What the task requires
From the text about Meenakshi Shirodkar below, extract the passage between "Meenakshi Shirodkar (11" and "and Shilpa Shirodkar.", inclusive, word for word.

Meenakshi Shirodkar (11 October 1916 – 3 June 1997), born Ratan Pednekar, was an Indian actress who mainly worked in Marathi films, Marathi theatre and television. She made her debut in 1938 and continued to act in films until the early 1970s. Her appearance in a swimsuit in the Marathi film Brahmachari (1938) with Master Vinayak stunned the traditional audience. She is a grandmother of two Bollywood actresses, Namrata Shirodkar and Shilpa Shirodkar.

Personal life 
Shirodkar was born Ratan Pednekar on 11 October 1916 to a Maharashtrian family. She started learning Indian classical music at an early age. In 1936, she married Dr. Shirodkar, with whom she had a son, who married Marathi actress Gangu Bai and had the Bollywood actresses Namrata Shirodkar and Shilpa Shirodkar, who also worked in the film industry. Namrata was crowned as Miss India in 1993 and is married to Tollywood actor, Mahesh Babu and has two children. On 4 June 1997, Shirodkar died at the age of 80 in Mumbai.

Excerpted records
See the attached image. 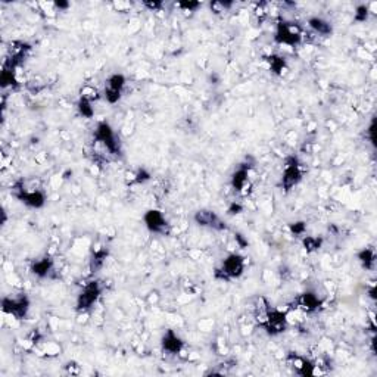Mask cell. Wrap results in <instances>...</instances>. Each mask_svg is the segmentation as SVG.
I'll return each instance as SVG.
<instances>
[{
  "instance_id": "1",
  "label": "cell",
  "mask_w": 377,
  "mask_h": 377,
  "mask_svg": "<svg viewBox=\"0 0 377 377\" xmlns=\"http://www.w3.org/2000/svg\"><path fill=\"white\" fill-rule=\"evenodd\" d=\"M245 270V258L238 254H232L222 262V267L215 271V277L221 280H232L242 276Z\"/></svg>"
},
{
  "instance_id": "2",
  "label": "cell",
  "mask_w": 377,
  "mask_h": 377,
  "mask_svg": "<svg viewBox=\"0 0 377 377\" xmlns=\"http://www.w3.org/2000/svg\"><path fill=\"white\" fill-rule=\"evenodd\" d=\"M276 41L280 44H286V46H296L302 40V30H300L299 25H296L295 22H278L277 25V31L274 36Z\"/></svg>"
},
{
  "instance_id": "3",
  "label": "cell",
  "mask_w": 377,
  "mask_h": 377,
  "mask_svg": "<svg viewBox=\"0 0 377 377\" xmlns=\"http://www.w3.org/2000/svg\"><path fill=\"white\" fill-rule=\"evenodd\" d=\"M2 307L6 314H11L17 320H22L27 317L30 310V300L25 295H20L15 298H3Z\"/></svg>"
},
{
  "instance_id": "4",
  "label": "cell",
  "mask_w": 377,
  "mask_h": 377,
  "mask_svg": "<svg viewBox=\"0 0 377 377\" xmlns=\"http://www.w3.org/2000/svg\"><path fill=\"white\" fill-rule=\"evenodd\" d=\"M259 324L270 333V335H278L281 332H284L286 329V314L278 311V310H270L258 318Z\"/></svg>"
},
{
  "instance_id": "5",
  "label": "cell",
  "mask_w": 377,
  "mask_h": 377,
  "mask_svg": "<svg viewBox=\"0 0 377 377\" xmlns=\"http://www.w3.org/2000/svg\"><path fill=\"white\" fill-rule=\"evenodd\" d=\"M95 139L96 141H99L100 144H103L106 147V150L111 155H119V143L111 128V125L108 122H99L96 133H95Z\"/></svg>"
},
{
  "instance_id": "6",
  "label": "cell",
  "mask_w": 377,
  "mask_h": 377,
  "mask_svg": "<svg viewBox=\"0 0 377 377\" xmlns=\"http://www.w3.org/2000/svg\"><path fill=\"white\" fill-rule=\"evenodd\" d=\"M102 293V287L99 284V281H90L84 286V289L81 290V293L79 295L77 299V310L79 311H87L90 310L96 300L99 299Z\"/></svg>"
},
{
  "instance_id": "7",
  "label": "cell",
  "mask_w": 377,
  "mask_h": 377,
  "mask_svg": "<svg viewBox=\"0 0 377 377\" xmlns=\"http://www.w3.org/2000/svg\"><path fill=\"white\" fill-rule=\"evenodd\" d=\"M300 179H302V171H300V165L298 158L289 157L286 158V167L281 177V186L286 192H289L293 186H296Z\"/></svg>"
},
{
  "instance_id": "8",
  "label": "cell",
  "mask_w": 377,
  "mask_h": 377,
  "mask_svg": "<svg viewBox=\"0 0 377 377\" xmlns=\"http://www.w3.org/2000/svg\"><path fill=\"white\" fill-rule=\"evenodd\" d=\"M144 224L149 229V232L165 235L168 233V222L161 211L158 209H150L144 214Z\"/></svg>"
},
{
  "instance_id": "9",
  "label": "cell",
  "mask_w": 377,
  "mask_h": 377,
  "mask_svg": "<svg viewBox=\"0 0 377 377\" xmlns=\"http://www.w3.org/2000/svg\"><path fill=\"white\" fill-rule=\"evenodd\" d=\"M195 221L202 225V227H209L212 230H225L227 225L225 222L214 212L209 209H200L195 214Z\"/></svg>"
},
{
  "instance_id": "10",
  "label": "cell",
  "mask_w": 377,
  "mask_h": 377,
  "mask_svg": "<svg viewBox=\"0 0 377 377\" xmlns=\"http://www.w3.org/2000/svg\"><path fill=\"white\" fill-rule=\"evenodd\" d=\"M125 86V79L122 74H114L109 77L105 87V99L109 103H117L121 99L122 89Z\"/></svg>"
},
{
  "instance_id": "11",
  "label": "cell",
  "mask_w": 377,
  "mask_h": 377,
  "mask_svg": "<svg viewBox=\"0 0 377 377\" xmlns=\"http://www.w3.org/2000/svg\"><path fill=\"white\" fill-rule=\"evenodd\" d=\"M17 199H20L22 203L31 206V208H41L46 202V196L43 192L40 190H33V192H28V190H24L22 186H17V192L14 193Z\"/></svg>"
},
{
  "instance_id": "12",
  "label": "cell",
  "mask_w": 377,
  "mask_h": 377,
  "mask_svg": "<svg viewBox=\"0 0 377 377\" xmlns=\"http://www.w3.org/2000/svg\"><path fill=\"white\" fill-rule=\"evenodd\" d=\"M162 348L165 352L171 355H177L183 349V342L173 330H168L162 337Z\"/></svg>"
},
{
  "instance_id": "13",
  "label": "cell",
  "mask_w": 377,
  "mask_h": 377,
  "mask_svg": "<svg viewBox=\"0 0 377 377\" xmlns=\"http://www.w3.org/2000/svg\"><path fill=\"white\" fill-rule=\"evenodd\" d=\"M248 184V168L246 165H242L232 177V186L238 192H243Z\"/></svg>"
},
{
  "instance_id": "14",
  "label": "cell",
  "mask_w": 377,
  "mask_h": 377,
  "mask_svg": "<svg viewBox=\"0 0 377 377\" xmlns=\"http://www.w3.org/2000/svg\"><path fill=\"white\" fill-rule=\"evenodd\" d=\"M52 265H53V262H52L50 258H43V259H39L33 264L31 271H33V274H36L39 277H46L50 273Z\"/></svg>"
},
{
  "instance_id": "15",
  "label": "cell",
  "mask_w": 377,
  "mask_h": 377,
  "mask_svg": "<svg viewBox=\"0 0 377 377\" xmlns=\"http://www.w3.org/2000/svg\"><path fill=\"white\" fill-rule=\"evenodd\" d=\"M299 305L305 311H316L320 305V300L314 293H304L299 298Z\"/></svg>"
},
{
  "instance_id": "16",
  "label": "cell",
  "mask_w": 377,
  "mask_h": 377,
  "mask_svg": "<svg viewBox=\"0 0 377 377\" xmlns=\"http://www.w3.org/2000/svg\"><path fill=\"white\" fill-rule=\"evenodd\" d=\"M308 24L316 33H318L321 36H330L332 34V25L321 18H311L308 21Z\"/></svg>"
},
{
  "instance_id": "17",
  "label": "cell",
  "mask_w": 377,
  "mask_h": 377,
  "mask_svg": "<svg viewBox=\"0 0 377 377\" xmlns=\"http://www.w3.org/2000/svg\"><path fill=\"white\" fill-rule=\"evenodd\" d=\"M358 259L361 261V264H362L365 268H373V265H374V261H376L374 251H373V249H370V248H365V249H362V251L358 254Z\"/></svg>"
},
{
  "instance_id": "18",
  "label": "cell",
  "mask_w": 377,
  "mask_h": 377,
  "mask_svg": "<svg viewBox=\"0 0 377 377\" xmlns=\"http://www.w3.org/2000/svg\"><path fill=\"white\" fill-rule=\"evenodd\" d=\"M79 111H80V114H81L84 118H92L93 114H95V109H93V106H92L90 99L81 96V99L79 100Z\"/></svg>"
},
{
  "instance_id": "19",
  "label": "cell",
  "mask_w": 377,
  "mask_h": 377,
  "mask_svg": "<svg viewBox=\"0 0 377 377\" xmlns=\"http://www.w3.org/2000/svg\"><path fill=\"white\" fill-rule=\"evenodd\" d=\"M268 63H270V68L273 72L276 74H281V71L286 68V62L281 56H277V55H271L268 58Z\"/></svg>"
},
{
  "instance_id": "20",
  "label": "cell",
  "mask_w": 377,
  "mask_h": 377,
  "mask_svg": "<svg viewBox=\"0 0 377 377\" xmlns=\"http://www.w3.org/2000/svg\"><path fill=\"white\" fill-rule=\"evenodd\" d=\"M106 257H108V251H98V252H95L93 259H92V271L93 273H96L103 265Z\"/></svg>"
},
{
  "instance_id": "21",
  "label": "cell",
  "mask_w": 377,
  "mask_h": 377,
  "mask_svg": "<svg viewBox=\"0 0 377 377\" xmlns=\"http://www.w3.org/2000/svg\"><path fill=\"white\" fill-rule=\"evenodd\" d=\"M304 246H305V249H307L308 252H314V251L320 249V246H321V239L313 238V236H307V238L304 239Z\"/></svg>"
},
{
  "instance_id": "22",
  "label": "cell",
  "mask_w": 377,
  "mask_h": 377,
  "mask_svg": "<svg viewBox=\"0 0 377 377\" xmlns=\"http://www.w3.org/2000/svg\"><path fill=\"white\" fill-rule=\"evenodd\" d=\"M367 18H368V8H367V6H364V5L358 6V8H357V12H355L354 20H355L357 22H364Z\"/></svg>"
},
{
  "instance_id": "23",
  "label": "cell",
  "mask_w": 377,
  "mask_h": 377,
  "mask_svg": "<svg viewBox=\"0 0 377 377\" xmlns=\"http://www.w3.org/2000/svg\"><path fill=\"white\" fill-rule=\"evenodd\" d=\"M179 6L183 8V9H186V11H189V12H195V11L200 6V3H199V2H183V3H180Z\"/></svg>"
},
{
  "instance_id": "24",
  "label": "cell",
  "mask_w": 377,
  "mask_h": 377,
  "mask_svg": "<svg viewBox=\"0 0 377 377\" xmlns=\"http://www.w3.org/2000/svg\"><path fill=\"white\" fill-rule=\"evenodd\" d=\"M290 230H292V233L293 235H302L304 233V230H305V224L304 222H296V224H292L290 225Z\"/></svg>"
},
{
  "instance_id": "25",
  "label": "cell",
  "mask_w": 377,
  "mask_h": 377,
  "mask_svg": "<svg viewBox=\"0 0 377 377\" xmlns=\"http://www.w3.org/2000/svg\"><path fill=\"white\" fill-rule=\"evenodd\" d=\"M150 179V176L144 171V170H140L139 173H137V176H136V183H143V181H146V180H149Z\"/></svg>"
},
{
  "instance_id": "26",
  "label": "cell",
  "mask_w": 377,
  "mask_h": 377,
  "mask_svg": "<svg viewBox=\"0 0 377 377\" xmlns=\"http://www.w3.org/2000/svg\"><path fill=\"white\" fill-rule=\"evenodd\" d=\"M240 211H242V206H240L239 203H233V205L229 208V212H230V214H239Z\"/></svg>"
},
{
  "instance_id": "27",
  "label": "cell",
  "mask_w": 377,
  "mask_h": 377,
  "mask_svg": "<svg viewBox=\"0 0 377 377\" xmlns=\"http://www.w3.org/2000/svg\"><path fill=\"white\" fill-rule=\"evenodd\" d=\"M144 5H146L147 8H150V9H158V8H161V3H157V2H154V3H152V2H146Z\"/></svg>"
},
{
  "instance_id": "28",
  "label": "cell",
  "mask_w": 377,
  "mask_h": 377,
  "mask_svg": "<svg viewBox=\"0 0 377 377\" xmlns=\"http://www.w3.org/2000/svg\"><path fill=\"white\" fill-rule=\"evenodd\" d=\"M236 240L239 242V245L242 246V248H245V246H248V242L246 240H243V238H242V235H238L236 236Z\"/></svg>"
},
{
  "instance_id": "29",
  "label": "cell",
  "mask_w": 377,
  "mask_h": 377,
  "mask_svg": "<svg viewBox=\"0 0 377 377\" xmlns=\"http://www.w3.org/2000/svg\"><path fill=\"white\" fill-rule=\"evenodd\" d=\"M56 6H58L59 9H60V8H62V9H65V8H68V3H60V2H58V3H56Z\"/></svg>"
}]
</instances>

Reply to the task
Meenakshi Shirodkar (11 October 1916 – 3 June 1997), born Ratan Pednekar, was an Indian actress who mainly worked in Marathi films, Marathi theatre and television. She made her debut in 1938 and continued to act in films until the early 1970s. Her appearance in a swimsuit in the Marathi film Brahmachari (1938) with Master Vinayak stunned the traditional audience. She is a grandmother of two Bollywood actresses, Namrata Shirodkar and Shilpa Shirodkar.